■ **Selection**
****************************************
I’m working on a project similar to Guy Dupont’s Spotify iPod build that uses a Raspberry Pi Zero and an iPod clickwheel via GPIO. He has his source code available and I was looking to use libgpiod and the Radxa to interface with a clickwheel. Polling seems to be too inconsistent unfortunately.

I’m not familiar with the click wheel hardware, but if it can be configured to behave the same as a basic rotary encoder, you can probably get acceptable performance with polling if you dial in debouncing parameters.

Alternately, you could stick something like an Arduino Pro Micro between the Radxa board and the clickwheel. There’s some microcontroller code here that might be helpful. Then the Arduino could emulate a USB HID device, so all the Radxa Zero is seeing is a USB keyboard or joystick or something.

That’s what I did in my project (a retro gaming handheld) which has a 4-way directional pad, four face buttons, two shoulder buttons, and two analog thumbsticks. The Arduino handles the inputs from all the buttons and even absurdly granular settings like advanced acceleration curves for the analog sticks, and as far as the Radxa Zero is concerned, it’s merely a generic USB gamepad that “just works” out of the box.
****************************************
■ **Data**
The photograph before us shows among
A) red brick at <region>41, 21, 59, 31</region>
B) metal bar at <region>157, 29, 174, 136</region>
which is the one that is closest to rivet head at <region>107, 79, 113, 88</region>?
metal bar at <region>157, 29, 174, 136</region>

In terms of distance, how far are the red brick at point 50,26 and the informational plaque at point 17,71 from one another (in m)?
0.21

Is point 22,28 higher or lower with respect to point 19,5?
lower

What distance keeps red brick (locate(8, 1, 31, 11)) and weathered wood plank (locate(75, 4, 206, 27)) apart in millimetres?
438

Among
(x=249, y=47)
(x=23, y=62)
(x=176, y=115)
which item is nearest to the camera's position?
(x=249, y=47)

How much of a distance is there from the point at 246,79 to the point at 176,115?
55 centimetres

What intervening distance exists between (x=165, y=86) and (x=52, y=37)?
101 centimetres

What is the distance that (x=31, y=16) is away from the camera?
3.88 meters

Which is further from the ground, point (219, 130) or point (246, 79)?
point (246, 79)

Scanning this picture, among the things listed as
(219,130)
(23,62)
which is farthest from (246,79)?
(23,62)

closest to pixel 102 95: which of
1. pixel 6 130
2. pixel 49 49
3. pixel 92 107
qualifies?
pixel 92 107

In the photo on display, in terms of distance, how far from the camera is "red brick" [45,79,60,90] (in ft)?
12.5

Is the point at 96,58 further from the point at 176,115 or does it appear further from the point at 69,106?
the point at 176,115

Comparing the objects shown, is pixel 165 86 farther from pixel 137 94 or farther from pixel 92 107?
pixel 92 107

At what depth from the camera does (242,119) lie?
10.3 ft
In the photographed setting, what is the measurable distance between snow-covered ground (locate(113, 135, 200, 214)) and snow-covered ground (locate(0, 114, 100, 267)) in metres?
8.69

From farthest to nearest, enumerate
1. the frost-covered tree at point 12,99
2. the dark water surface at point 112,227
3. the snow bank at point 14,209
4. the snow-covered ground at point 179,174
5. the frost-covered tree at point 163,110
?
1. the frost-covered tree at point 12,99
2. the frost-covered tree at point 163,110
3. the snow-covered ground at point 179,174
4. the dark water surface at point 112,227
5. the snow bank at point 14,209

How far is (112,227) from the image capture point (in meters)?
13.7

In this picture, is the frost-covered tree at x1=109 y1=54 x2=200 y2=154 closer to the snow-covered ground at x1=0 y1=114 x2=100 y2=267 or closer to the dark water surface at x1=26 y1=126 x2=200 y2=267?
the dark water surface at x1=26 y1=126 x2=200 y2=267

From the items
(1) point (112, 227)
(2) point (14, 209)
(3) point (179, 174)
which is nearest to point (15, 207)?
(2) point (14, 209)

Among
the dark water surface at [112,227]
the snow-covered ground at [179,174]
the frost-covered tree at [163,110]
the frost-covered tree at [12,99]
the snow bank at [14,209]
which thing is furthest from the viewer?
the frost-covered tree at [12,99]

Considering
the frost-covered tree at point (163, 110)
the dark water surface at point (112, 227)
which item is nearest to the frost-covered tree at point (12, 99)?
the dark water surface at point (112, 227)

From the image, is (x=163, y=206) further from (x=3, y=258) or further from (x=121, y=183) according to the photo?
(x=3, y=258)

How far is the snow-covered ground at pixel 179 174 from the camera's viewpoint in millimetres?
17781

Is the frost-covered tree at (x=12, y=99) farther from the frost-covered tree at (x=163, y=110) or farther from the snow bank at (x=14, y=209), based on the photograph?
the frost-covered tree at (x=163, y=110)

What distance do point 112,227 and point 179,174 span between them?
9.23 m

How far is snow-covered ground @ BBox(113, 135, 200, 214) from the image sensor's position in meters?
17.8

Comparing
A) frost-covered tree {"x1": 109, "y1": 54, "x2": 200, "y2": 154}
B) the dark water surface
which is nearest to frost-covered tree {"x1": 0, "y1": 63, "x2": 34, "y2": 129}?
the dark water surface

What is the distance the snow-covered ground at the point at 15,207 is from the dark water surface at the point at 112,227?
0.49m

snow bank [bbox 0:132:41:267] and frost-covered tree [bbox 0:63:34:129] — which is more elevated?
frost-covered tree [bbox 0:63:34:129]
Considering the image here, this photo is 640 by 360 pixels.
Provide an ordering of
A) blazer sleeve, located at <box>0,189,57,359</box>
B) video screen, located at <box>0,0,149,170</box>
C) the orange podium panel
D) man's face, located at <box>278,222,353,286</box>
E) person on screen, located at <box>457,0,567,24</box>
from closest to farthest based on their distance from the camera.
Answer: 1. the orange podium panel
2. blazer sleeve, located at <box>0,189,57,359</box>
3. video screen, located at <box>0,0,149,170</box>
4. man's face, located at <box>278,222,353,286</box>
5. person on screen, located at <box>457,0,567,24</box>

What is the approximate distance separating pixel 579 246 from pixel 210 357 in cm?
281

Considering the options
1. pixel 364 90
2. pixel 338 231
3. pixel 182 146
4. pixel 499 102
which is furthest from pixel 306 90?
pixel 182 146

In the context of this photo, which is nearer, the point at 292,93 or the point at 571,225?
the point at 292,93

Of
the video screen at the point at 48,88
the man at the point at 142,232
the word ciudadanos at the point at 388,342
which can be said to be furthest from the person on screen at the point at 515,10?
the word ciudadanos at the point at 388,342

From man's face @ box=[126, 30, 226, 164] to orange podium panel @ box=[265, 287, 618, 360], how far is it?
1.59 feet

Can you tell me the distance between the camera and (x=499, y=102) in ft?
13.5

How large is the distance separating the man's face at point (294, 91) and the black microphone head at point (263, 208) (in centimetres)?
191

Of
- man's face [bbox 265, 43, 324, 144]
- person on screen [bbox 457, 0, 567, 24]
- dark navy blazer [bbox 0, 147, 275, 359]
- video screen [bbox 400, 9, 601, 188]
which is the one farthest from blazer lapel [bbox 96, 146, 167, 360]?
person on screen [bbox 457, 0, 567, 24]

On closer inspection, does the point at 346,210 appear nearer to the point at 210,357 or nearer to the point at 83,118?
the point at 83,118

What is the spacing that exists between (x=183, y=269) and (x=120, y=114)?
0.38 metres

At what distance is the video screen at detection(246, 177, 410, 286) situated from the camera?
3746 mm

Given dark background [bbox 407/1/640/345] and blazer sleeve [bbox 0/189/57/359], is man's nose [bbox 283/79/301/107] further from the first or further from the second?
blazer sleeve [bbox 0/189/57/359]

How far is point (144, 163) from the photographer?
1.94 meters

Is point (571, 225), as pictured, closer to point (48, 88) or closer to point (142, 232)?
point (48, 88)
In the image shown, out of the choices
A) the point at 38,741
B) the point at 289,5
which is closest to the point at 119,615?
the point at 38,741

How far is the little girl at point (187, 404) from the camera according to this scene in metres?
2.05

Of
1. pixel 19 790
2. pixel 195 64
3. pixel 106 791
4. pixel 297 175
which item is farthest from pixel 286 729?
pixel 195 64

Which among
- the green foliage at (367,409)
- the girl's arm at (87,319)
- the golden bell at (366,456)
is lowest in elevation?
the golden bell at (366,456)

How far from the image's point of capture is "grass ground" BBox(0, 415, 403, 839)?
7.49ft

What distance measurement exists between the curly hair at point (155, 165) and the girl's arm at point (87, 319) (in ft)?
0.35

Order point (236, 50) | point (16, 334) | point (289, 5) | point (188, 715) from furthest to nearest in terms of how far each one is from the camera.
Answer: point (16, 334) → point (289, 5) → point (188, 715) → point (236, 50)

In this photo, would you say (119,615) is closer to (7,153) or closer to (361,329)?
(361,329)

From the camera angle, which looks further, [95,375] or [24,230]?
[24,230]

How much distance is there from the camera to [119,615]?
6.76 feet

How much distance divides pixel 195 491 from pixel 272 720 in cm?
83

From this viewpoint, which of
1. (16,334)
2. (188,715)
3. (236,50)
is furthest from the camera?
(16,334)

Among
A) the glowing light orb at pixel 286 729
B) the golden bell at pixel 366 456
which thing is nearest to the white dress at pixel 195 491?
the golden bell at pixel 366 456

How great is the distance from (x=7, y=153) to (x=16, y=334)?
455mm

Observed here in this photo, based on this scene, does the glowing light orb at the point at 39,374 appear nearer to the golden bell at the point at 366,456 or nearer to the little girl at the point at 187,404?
****************************************
■ **Task objective**
From the clickwheel text, list every input control that the retro gaming handheld has, with the number of each.

■ **Answer to this problem**
- A 4-way directional pad
- Four face buttons
- Two shoulder buttons
- Two analog thumbsticks